Premettiamo che lo scritto, palesemente inscrivibile nella serie gnostica, è piuttosto elaborato e, proprio per questo, noi non ci soffermeremo ad analizzarlo in profondità. Il contenuto è infatti imperniato sui concetti che abbiamo più volte incontrato nella letteratura gnostica, in particolar modo leggendo i manoscritti di Nag Hammadi {898}. Quello che a noi invece preme sottolineare è la struttura e i personaggi del racconto.

Una volta risuscitato, il Signore restò undici anni - un periodo enorme se confrontato con i 40 giorni riportati negli Atti degli apostoli {687} - con i discepoli per istruirli. Mentre essi erano raccolti sul Monte degli Ulivi, Gesù spiegava il suo rapporto con Pistis Sophia (letteralmente "Fede e Sapienza"). Essa era presentata come la creatura celeste che ha peccato, per salvare la quale il Signore è disceso sulla terra e si è incarnato. Quindi Pistis Sophia, secondo noi, altri non sarebbe che un'ennesima "identità" della famosa Elena, la prostituta salvata da Simone Mago {735}.

Ma vediamo di sottolineare alcun frasi interessanti, partendo dalla seguente che illustra gli sconvolgimenti che accaddero dopo l'ascensione di Gesù (chiaro riferimento tanto a quelli descritti nei Libri Sibillini, {775} , che alla distruzione avvenuta a Gerusalemme per opera del “falso Cristo” {1175}):

It came to pass then, when Jesus had reached the heaven, after three hours, that all the powers of the heaven fell into agitation, and all were set in motion one against the other, they and all their æons and all their regions and all their orders, and the whole earth was agitated and all they who dwell thereon. And all men who are in the world fell into agitation, and also the disciples, and all thought: Peradventure the world will be rolled up.

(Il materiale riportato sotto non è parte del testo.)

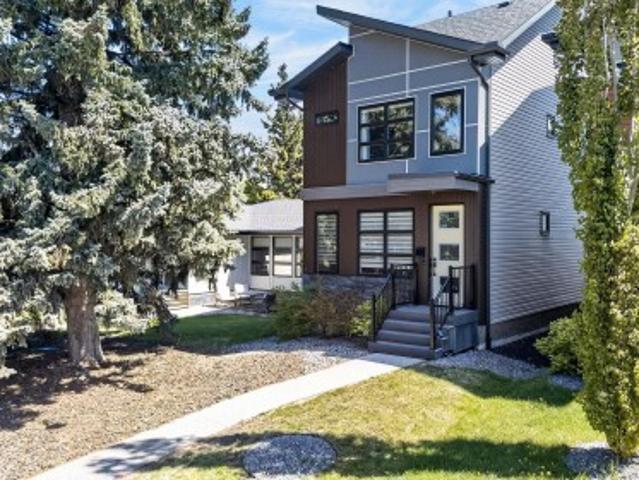 8809 Street Nw, Edmonton, AB, T5R 0Z8 house for sale | Listing ID E4504 | Royal LePage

I passi per noi più importanti però sono quelli che descrivono l'incarnazione di Giovanni Battista, che in questo testo gnostico, a differenza di altri {902}, è sì posto in subordine a Gesù, come nei canonici {1144}, ma non viene denigrato:

It came to pass then, when I had come into the midst of the rulers of the æons, that I looked down on the world of mankind, by command of the First Mystery. I found Elizabeth, the mother of John the Baptizer, before she had conceived him, and I sowed into her a power which I had received from the little Iao, the Good, who is in the Midst, that he might be able to make proclamation before me and make ready my way, and baptize with the water of the forgiveness of sins. That power then is in the body of John.

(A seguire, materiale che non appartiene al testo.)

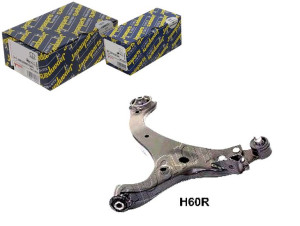 Wahacz Hyundai Przód Ix55 3,0 3,8 4wd 08- Pr Dolny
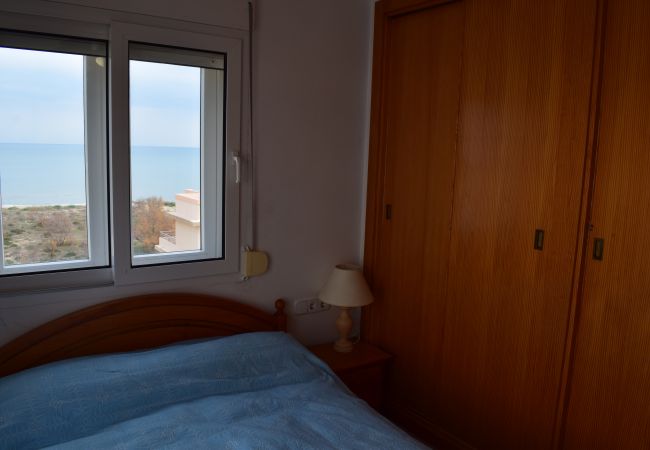 Apartment in Oliva - Anacasa Argelers Sector 5 Atico AT160  Apartment in Oliva - Anacasa Argelers Sector 5 Atico AT160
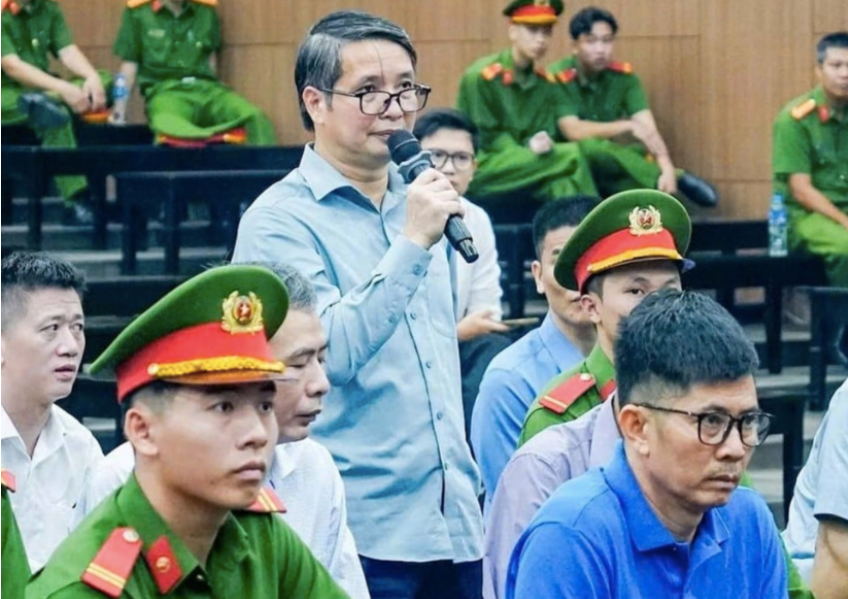 ong Pham Thai Ha,  Tap doan Thuan An anh 1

Moreover in place of the soul of the ruler which he was appointed to receive, I found the soul of the prophet Elias in the æons of the sphere; and I took him thence, and took hi soul and brought it to the Virgin of Light, and she gave it over to her receivers; they brought it to the sphere of the rulers and cast it into the womb of Elizabeth. So the power of the little Iao, who is in the Midst, and the soul of the prophet Elias, they were bound into the body of John the Baptizer. For this cause then were ye in doubt aforetime, I when I said unto you: 'John said: I am not the Christ,' and ye said unto me: 'It standeth written in the scripture: When the Christ shall come, Elias cometh before him and maketh ready his way.' But when ye said this unto me, I said unto you: 'Elias verily is come and hath made ready all things, as it standeth written, and they have done unto him as they would.' And when I knew that ye had not understood that I had discoursed with you concerning the soul of Elias which is bound into John the Baptizer, I answered you in the discourse in openness face to face: 'If ye like to accept John the Baptizer: he is Elias, of whom I have said that he will come.'

Anche se Giovanni non viene ingiuriato, è comunque evidente che Gesù ci tiene ad attribuire a se stesso la nascita del suo "precursore" da Elisabetta e la sua investitura ad incarnazione del profeta Elia. Notare anche come in questo passo venga fatto ammettere a Giovanni, come nei canonici, che egli "non era il Cristo" {1143}.


{hr}

[1] Cfr. [Gnosis.org] {W|www.gnosis.org|}.